Source data
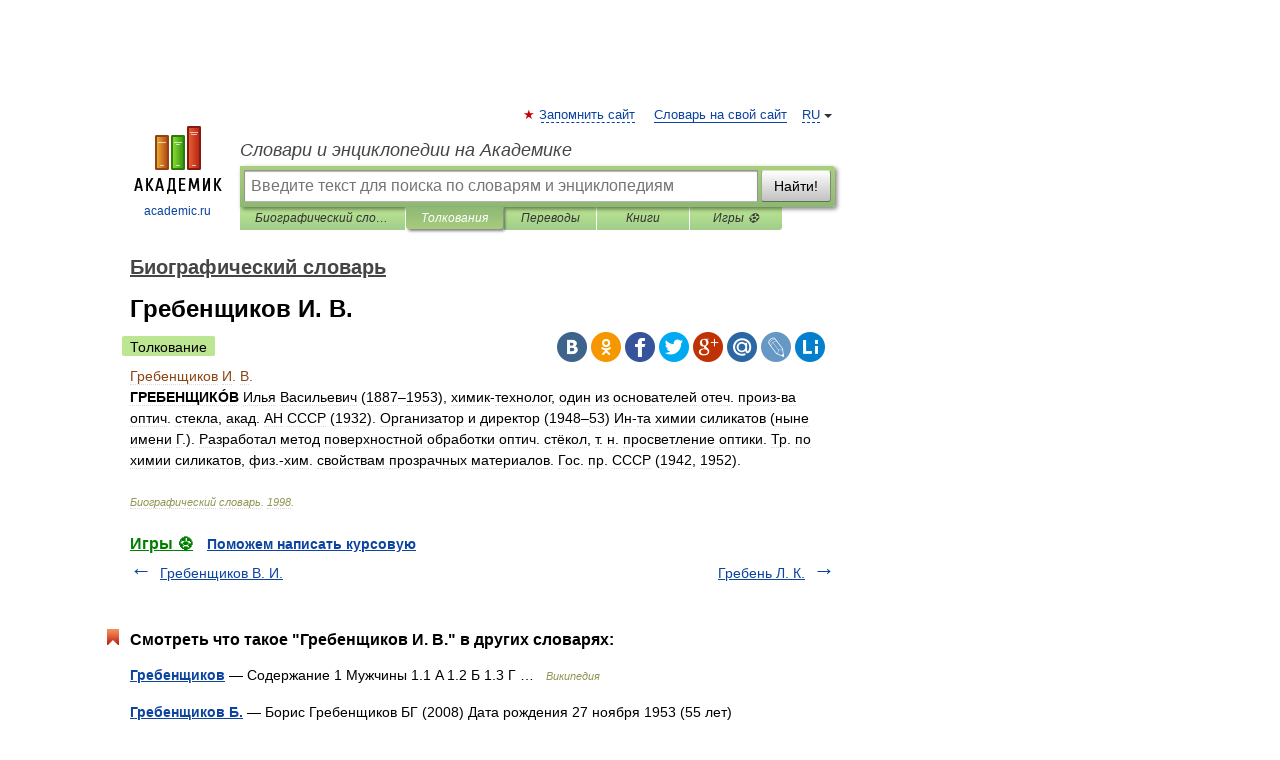

--- FILE ---
content_type: application/javascript; charset=utf-8
request_url: https://fundingchoicesmessages.google.com/f/AGSKWxXVBsi7bs_rS9XzFHo23W2uVjGD7jH_93yGWWfLWuZqmEcM-XWEBRWhVLnYtA6LpRixHkN_hLGgdx4fCRhsd6YYzli1EM0zyff9-RQJAIWeJRtSIu0TKCRSSBrQg7v28c8ofNavuVnOryf6YXd8CMpYcUJd3Jugm1l_Hr1J90-BJ11VFI74cN5JT8GP/_/adswrapper3./adsrot./bottom_ad./VASTAdPlugin./adsby.
body_size: -1289
content:
window['56802518-d42f-4215-b492-0d87f49524ec'] = true;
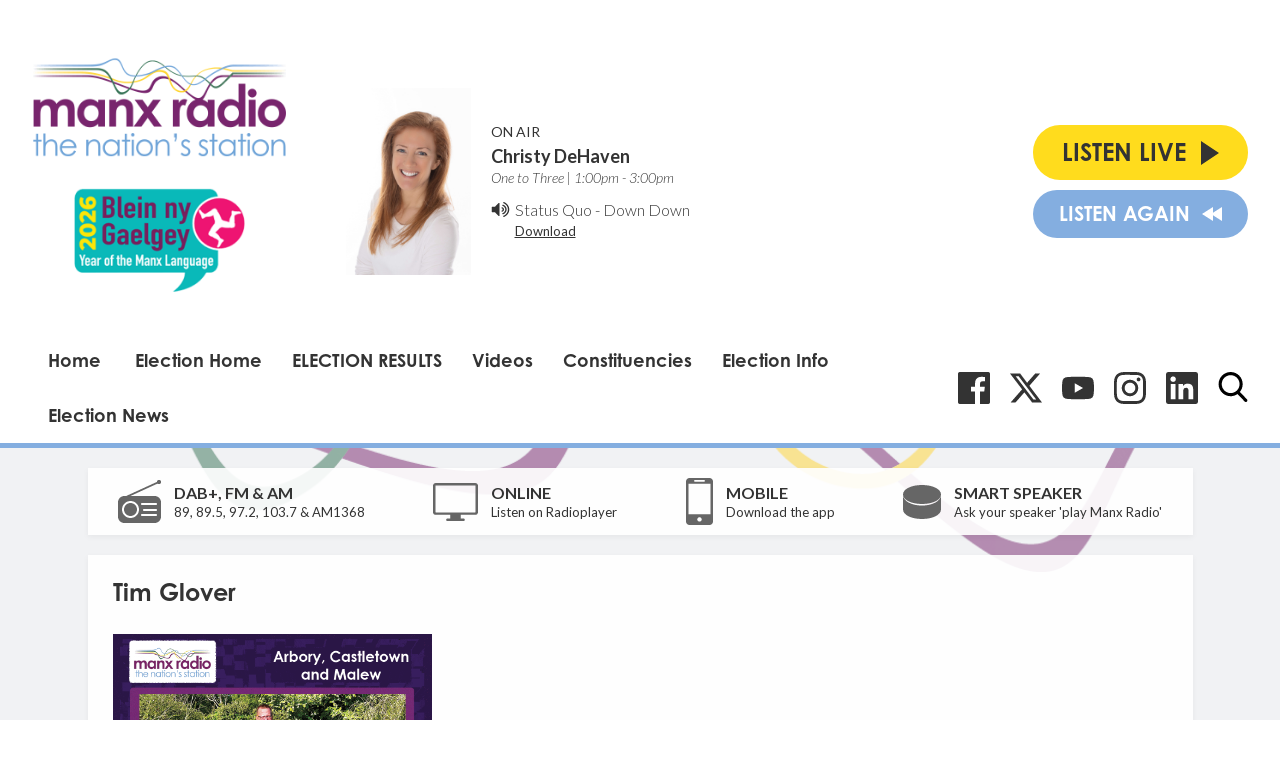

--- FILE ---
content_type: text/html; charset=utf-8
request_url: https://www.google.com/recaptcha/api2/aframe
body_size: 268
content:
<!DOCTYPE HTML><html><head><meta http-equiv="content-type" content="text/html; charset=UTF-8"></head><body><script nonce="FS7Us6oXUQ-A7FyaK38eZQ">/** Anti-fraud and anti-abuse applications only. See google.com/recaptcha */ try{var clients={'sodar':'https://pagead2.googlesyndication.com/pagead/sodar?'};window.addEventListener("message",function(a){try{if(a.source===window.parent){var b=JSON.parse(a.data);var c=clients[b['id']];if(c){var d=document.createElement('img');d.src=c+b['params']+'&rc='+(localStorage.getItem("rc::a")?sessionStorage.getItem("rc::b"):"");window.document.body.appendChild(d);sessionStorage.setItem("rc::e",parseInt(sessionStorage.getItem("rc::e")||0)+1);localStorage.setItem("rc::h",'1769007268014');}}}catch(b){}});window.parent.postMessage("_grecaptcha_ready", "*");}catch(b){}</script></body></html>

--- FILE ---
content_type: application/javascript
request_url: https://ads.aiir.net/pageads?s=147&path_no_tll=%2Felection-2021%2Fcandidates-2021%2Farbory-castletown-and-malew%2Ftim-glover%2F&pos%5B%5D=5798&pos%5B%5D=to&pos%5B%5D=cs&service_id=78&callback=_jsonp_1769007265741
body_size: -46
content:
_jsonp_1769007265741({"src":"arm64"});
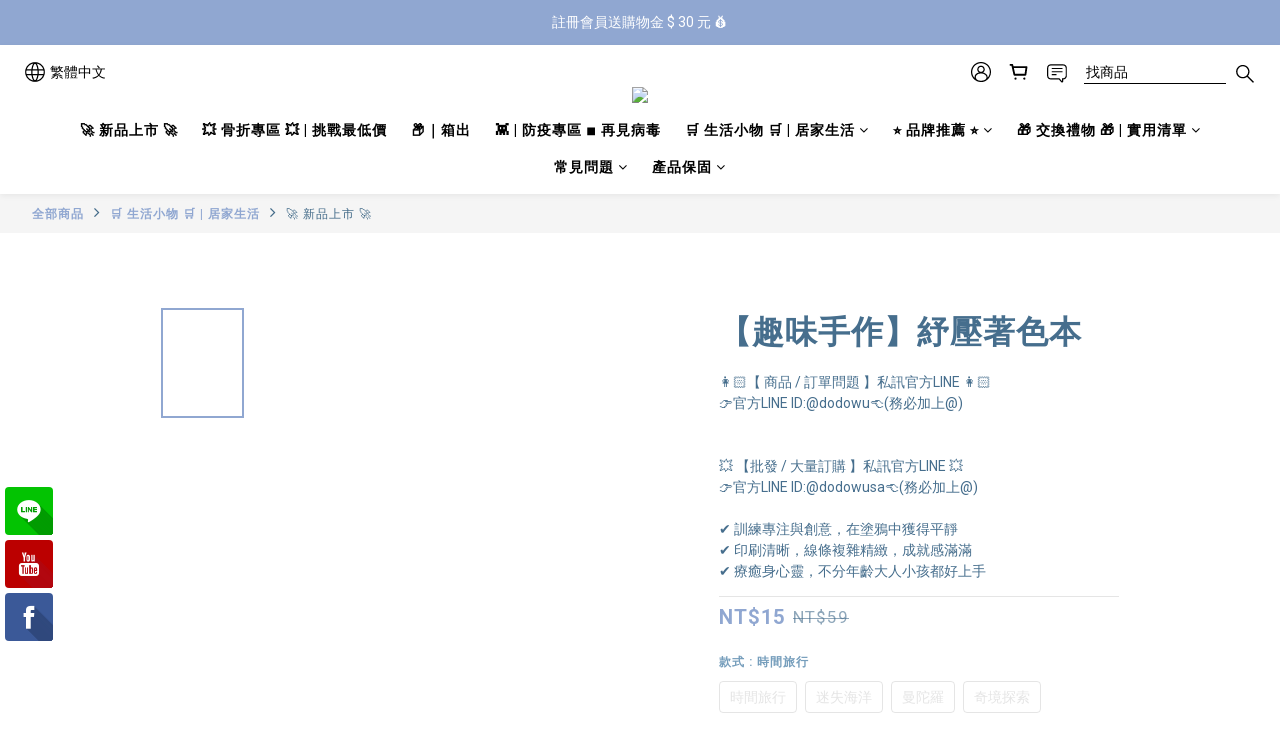

--- FILE ---
content_type: text/plain
request_url: https://www.google-analytics.com/j/collect?v=1&_v=j102&a=1577117057&t=pageview&cu=TWD&_s=1&dl=https%3A%2F%2Fwww.dodowu.com.tw%2Fproducts%2Fdo328&ul=en-us%40posix&dt=%E7%B4%93%E5%A3%93%E8%91%97%E8%89%B2%E6%9C%AC&sr=1280x720&vp=1280x720&_u=aCDAAEIJAAAAACAMI~&jid=553537700&gjid=1342371091&cid=1286949424.1768059371&tid=UA-203182215-2&_gid=200257718.1768059372&_r=1&_slc=1&pa=detail&pr1id=DO328-03&pr1nm=%E3%80%90%E8%B6%A3%E5%91%B3%E6%89%8B%E4%BD%9C%E3%80%91%E7%B4%93%E5%A3%93%E8%91%97%E8%89%B2%E6%9C%AC&pr1ca=&pr1br=&pr1va=%E6%99%82%E9%96%93%E6%97%85%E8%A1%8C&pr1pr=&pr1qt=&pr1cc=&pr1ps=0&z=1536215505
body_size: -450
content:
2,cG-SLKR96FY6R

--- FILE ---
content_type: application/javascript
request_url: https://cdn.shoplineapp.com/s/javascripts/currencies.js
body_size: 157
content:
var Currency={rates:{USD:1,HKD:.128287,MOP:.12451,CNY:.143321,NTD:.031648,TWD:.031648,SGD:.776856,EUR:1.163035,AUD:.668631,GBP:1.339874,PHP:.016865,MYR:.245489,THB:.031867,AED:.272257,JPY:.006332,BND:.777231,KRW:685e-6,IDR:59e-6,VND:38e-6,CAD:.718445},convert:function(D,e,r){return D*this.rates[e]/this.rates[r]}};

| Required action |
An exact reproduction of the data above is required, with every picture removed.

| Exercise response |
--- FILE ---
content_type: application/javascript; charset=utf-8
request_url: https://fundingchoicesmessages.google.com/f/AGSKWxXVBsi7bs_rS9XzFHo23W2uVjGD7jH_93yGWWfLWuZqmEcM-XWEBRWhVLnYtA6LpRixHkN_hLGgdx4fCRhsd6YYzli1EM0zyff9-RQJAIWeJRtSIu0TKCRSSBrQg7v28c8ofNavuVnOryf6YXd8CMpYcUJd3Jugm1l_Hr1J90-BJ11VFI74cN5JT8GP/_/adswrapper3./adsrot./bottom_ad./VASTAdPlugin./adsby.
body_size: -1289
content:
window['56802518-d42f-4215-b492-0d87f49524ec'] = true;

--- FILE ---
content_type: text/html; charset=utf-8
request_url: https://www.google.com/recaptcha/api2/aframe
body_size: 268
content:
<!DOCTYPE HTML><html><head><meta http-equiv="content-type" content="text/html; charset=UTF-8"></head><body><script nonce="FS7Us6oXUQ-A7FyaK38eZQ">/** Anti-fraud and anti-abuse applications only. See google.com/recaptcha */ try{var clients={'sodar':'https://pagead2.googlesyndication.com/pagead/sodar?'};window.addEventListener("message",function(a){try{if(a.source===window.parent){var b=JSON.parse(a.data);var c=clients[b['id']];if(c){var d=document.createElement('img');d.src=c+b['params']+'&rc='+(localStorage.getItem("rc::a")?sessionStorage.getItem("rc::b"):"");window.document.body.appendChild(d);sessionStorage.setItem("rc::e",parseInt(sessionStorage.getItem("rc::e")||0)+1);localStorage.setItem("rc::h",'1769007268014');}}}catch(b){}});window.parent.postMessage("_grecaptcha_ready", "*");}catch(b){}</script></body></html>

--- FILE ---
content_type: application/javascript
request_url: https://ads.aiir.net/pageads?s=147&path_no_tll=%2Felection-2021%2Fcandidates-2021%2Farbory-castletown-and-malew%2Ftim-glover%2F&pos%5B%5D=5798&pos%5B%5D=to&pos%5B%5D=cs&service_id=78&callback=_jsonp_1769007265741
body_size: -46
content:
_jsonp_1769007265741({"src":"arm64"});

--- FILE ---
content_type: text/plain
request_url: https://www.google-analytics.com/j/collect?v=1&_v=j102&a=1577117057&t=pageview&cu=TWD&_s=1&dl=https%3A%2F%2Fwww.dodowu.com.tw%2Fproducts%2Fdo328&ul=en-us%40posix&dt=%E7%B4%93%E5%A3%93%E8%91%97%E8%89%B2%E6%9C%AC&sr=1280x720&vp=1280x720&_u=aCDAAEIJAAAAACAMI~&jid=553537700&gjid=1342371091&cid=1286949424.1768059371&tid=UA-203182215-2&_gid=200257718.1768059372&_r=1&_slc=1&pa=detail&pr1id=DO328-03&pr1nm=%E3%80%90%E8%B6%A3%E5%91%B3%E6%89%8B%E4%BD%9C%E3%80%91%E7%B4%93%E5%A3%93%E8%91%97%E8%89%B2%E6%9C%AC&pr1ca=&pr1br=&pr1va=%E6%99%82%E9%96%93%E6%97%85%E8%A1%8C&pr1pr=&pr1qt=&pr1cc=&pr1ps=0&z=1536215505
body_size: -450
content:
2,cG-SLKR96FY6R

--- FILE ---
content_type: application/javascript
request_url: https://cdn.shoplineapp.com/s/javascripts/currencies.js
body_size: 157
content:
var Currency={rates:{USD:1,HKD:.128287,MOP:.12451,CNY:.143321,NTD:.031648,TWD:.031648,SGD:.776856,EUR:1.163035,AUD:.668631,GBP:1.339874,PHP:.016865,MYR:.245489,THB:.031867,AED:.272257,JPY:.006332,BND:.777231,KRW:685e-6,IDR:59e-6,VND:38e-6,CAD:.718445},convert:function(D,e,r){return D*this.rates[e]/this.rates[r]}};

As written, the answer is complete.